Après les présentations d’usage, on entre dans le vif du sujet. À l’invitation du psy, le Trompettiste est intarissable. Le récit que le musicien fait de sa situation met en lumière les différentes personnalités qui l’habitent. Tantôt suave, tantôt martial toujours à vif au niveau des émotions, notre trompettiste déballe son trop-plein d’émotivité et sa vision artistique à laquelle s’entremêle les sentiments variés qui luttent pour se faire entendre au-dessus du chaos identitaire. Après quelques secondes de réflexion, le psychiatre suggère au trompettiste en détresse de fouiller plus profondément dans ses souvenirs. La source de ses tiraillements s’y trouve peut-être. Pour l’y aider, le thérapeute lui propose une séance d’hypnose. Pourquoi pas! Réponds le Trompettiste. Ainsi commence un voyage étrange dans le monde mystérieux de la trompette et de ses semblables.
Au son de la voix de l’hypnothérapeute, grave et monocorde, le corps du trompettiste se détend. Il n’a pas conscience qu’il quitte le monde réel, mais tout son être devient liquide de détente. Le temps est uniforme. Sa vision est embrumée. Il entend le chant des sirènes. Soudain, le ciel s’ouvre devant lui. Comme si l’Univers s’offrait à lui sans restriction, sans tabou.
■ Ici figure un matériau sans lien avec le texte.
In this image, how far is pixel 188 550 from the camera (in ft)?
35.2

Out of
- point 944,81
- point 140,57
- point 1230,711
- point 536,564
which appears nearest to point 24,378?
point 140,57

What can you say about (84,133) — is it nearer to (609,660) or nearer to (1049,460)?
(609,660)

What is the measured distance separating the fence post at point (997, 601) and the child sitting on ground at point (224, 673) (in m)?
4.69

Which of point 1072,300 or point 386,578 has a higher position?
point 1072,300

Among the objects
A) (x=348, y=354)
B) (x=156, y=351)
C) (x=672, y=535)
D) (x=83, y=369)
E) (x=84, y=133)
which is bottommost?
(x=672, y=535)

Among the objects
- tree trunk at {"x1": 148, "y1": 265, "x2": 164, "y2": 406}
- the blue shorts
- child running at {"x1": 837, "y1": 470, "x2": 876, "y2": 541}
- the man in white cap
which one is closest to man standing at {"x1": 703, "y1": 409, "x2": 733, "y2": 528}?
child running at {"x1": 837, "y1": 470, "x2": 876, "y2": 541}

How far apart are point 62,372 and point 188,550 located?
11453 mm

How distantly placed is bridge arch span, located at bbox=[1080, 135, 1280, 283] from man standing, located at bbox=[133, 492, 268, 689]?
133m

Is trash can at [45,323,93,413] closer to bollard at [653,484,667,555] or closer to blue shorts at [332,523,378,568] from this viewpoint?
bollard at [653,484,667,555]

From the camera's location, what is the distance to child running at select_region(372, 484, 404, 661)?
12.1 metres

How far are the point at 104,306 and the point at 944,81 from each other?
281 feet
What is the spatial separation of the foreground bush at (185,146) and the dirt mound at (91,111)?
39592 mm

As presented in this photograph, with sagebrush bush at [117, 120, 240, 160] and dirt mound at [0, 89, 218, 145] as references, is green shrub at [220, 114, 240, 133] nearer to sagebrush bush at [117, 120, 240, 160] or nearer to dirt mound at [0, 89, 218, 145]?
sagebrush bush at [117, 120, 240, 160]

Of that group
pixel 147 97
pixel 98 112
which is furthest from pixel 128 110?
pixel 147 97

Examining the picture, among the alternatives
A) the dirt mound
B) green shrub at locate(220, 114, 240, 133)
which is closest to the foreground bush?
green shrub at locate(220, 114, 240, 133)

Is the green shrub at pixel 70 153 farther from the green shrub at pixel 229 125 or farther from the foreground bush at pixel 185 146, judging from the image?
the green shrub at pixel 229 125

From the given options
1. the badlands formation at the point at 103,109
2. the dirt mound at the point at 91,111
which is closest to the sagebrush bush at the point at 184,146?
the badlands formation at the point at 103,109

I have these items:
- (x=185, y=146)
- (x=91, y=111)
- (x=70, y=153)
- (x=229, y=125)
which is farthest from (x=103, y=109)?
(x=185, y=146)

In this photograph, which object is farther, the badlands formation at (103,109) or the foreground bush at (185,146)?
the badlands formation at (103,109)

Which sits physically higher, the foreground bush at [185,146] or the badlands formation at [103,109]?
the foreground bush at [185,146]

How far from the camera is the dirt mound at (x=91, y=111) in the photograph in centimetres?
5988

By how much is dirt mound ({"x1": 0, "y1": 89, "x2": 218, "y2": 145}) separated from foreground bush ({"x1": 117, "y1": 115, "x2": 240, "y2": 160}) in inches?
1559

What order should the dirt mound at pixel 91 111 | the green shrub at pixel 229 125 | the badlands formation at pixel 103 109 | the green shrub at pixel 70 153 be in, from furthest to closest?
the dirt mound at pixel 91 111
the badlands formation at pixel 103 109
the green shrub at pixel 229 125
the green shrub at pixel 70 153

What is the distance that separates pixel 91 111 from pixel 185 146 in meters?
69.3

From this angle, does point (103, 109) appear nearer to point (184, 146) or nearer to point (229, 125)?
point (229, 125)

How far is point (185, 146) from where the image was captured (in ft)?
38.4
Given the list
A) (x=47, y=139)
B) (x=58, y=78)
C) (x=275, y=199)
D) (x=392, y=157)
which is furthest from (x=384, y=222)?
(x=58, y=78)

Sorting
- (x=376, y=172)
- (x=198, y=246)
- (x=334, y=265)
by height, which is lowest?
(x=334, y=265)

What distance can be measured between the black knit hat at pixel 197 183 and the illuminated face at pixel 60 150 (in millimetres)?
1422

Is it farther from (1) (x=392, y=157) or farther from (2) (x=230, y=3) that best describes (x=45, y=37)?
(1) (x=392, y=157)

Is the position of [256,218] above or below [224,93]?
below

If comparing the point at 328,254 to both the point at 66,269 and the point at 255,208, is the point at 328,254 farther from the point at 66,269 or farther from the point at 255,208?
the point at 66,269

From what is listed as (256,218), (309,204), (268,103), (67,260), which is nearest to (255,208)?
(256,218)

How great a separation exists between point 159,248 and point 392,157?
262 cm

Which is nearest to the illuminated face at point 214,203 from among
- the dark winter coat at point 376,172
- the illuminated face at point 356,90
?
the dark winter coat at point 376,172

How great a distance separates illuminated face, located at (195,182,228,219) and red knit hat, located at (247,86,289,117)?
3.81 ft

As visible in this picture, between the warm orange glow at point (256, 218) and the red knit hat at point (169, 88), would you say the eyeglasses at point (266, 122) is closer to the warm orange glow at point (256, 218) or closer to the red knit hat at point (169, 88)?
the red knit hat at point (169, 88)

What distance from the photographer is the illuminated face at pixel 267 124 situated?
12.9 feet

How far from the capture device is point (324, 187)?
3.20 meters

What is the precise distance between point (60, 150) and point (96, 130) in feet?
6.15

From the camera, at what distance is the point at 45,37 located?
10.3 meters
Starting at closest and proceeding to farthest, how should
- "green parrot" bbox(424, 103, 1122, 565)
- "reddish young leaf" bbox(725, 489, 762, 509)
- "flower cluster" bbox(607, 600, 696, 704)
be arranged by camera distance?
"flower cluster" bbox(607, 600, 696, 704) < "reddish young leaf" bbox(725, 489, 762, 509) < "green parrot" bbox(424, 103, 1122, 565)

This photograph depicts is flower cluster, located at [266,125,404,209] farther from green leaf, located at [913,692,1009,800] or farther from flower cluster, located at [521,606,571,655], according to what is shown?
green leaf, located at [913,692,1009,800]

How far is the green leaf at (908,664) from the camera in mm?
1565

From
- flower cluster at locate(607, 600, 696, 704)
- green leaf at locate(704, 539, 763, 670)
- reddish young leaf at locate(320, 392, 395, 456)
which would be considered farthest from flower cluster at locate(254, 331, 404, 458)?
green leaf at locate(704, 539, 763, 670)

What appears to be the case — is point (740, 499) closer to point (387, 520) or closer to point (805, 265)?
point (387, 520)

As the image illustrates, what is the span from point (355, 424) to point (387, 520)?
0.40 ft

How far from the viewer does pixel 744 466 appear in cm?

Un club. Du jazz? Peut-être. Un rythme obsédant. C’est sûr.
Les idées se bousculent. Comme oppresser de toutes parts le Trompettiste cherche sa voix. Un dialogue s’installe. L’écho semble lui répondre. Et toujours ce rythme qui comme un serpent lui glisse entre les doigts. Il comprend son rôle. Il s’échappe enfin. On le rattrape peu à peu. On l’entoure. On l’encercle. Il essaie de crier, mais sa voix est graduellement noyée dans un tumulte de plus en plus épais.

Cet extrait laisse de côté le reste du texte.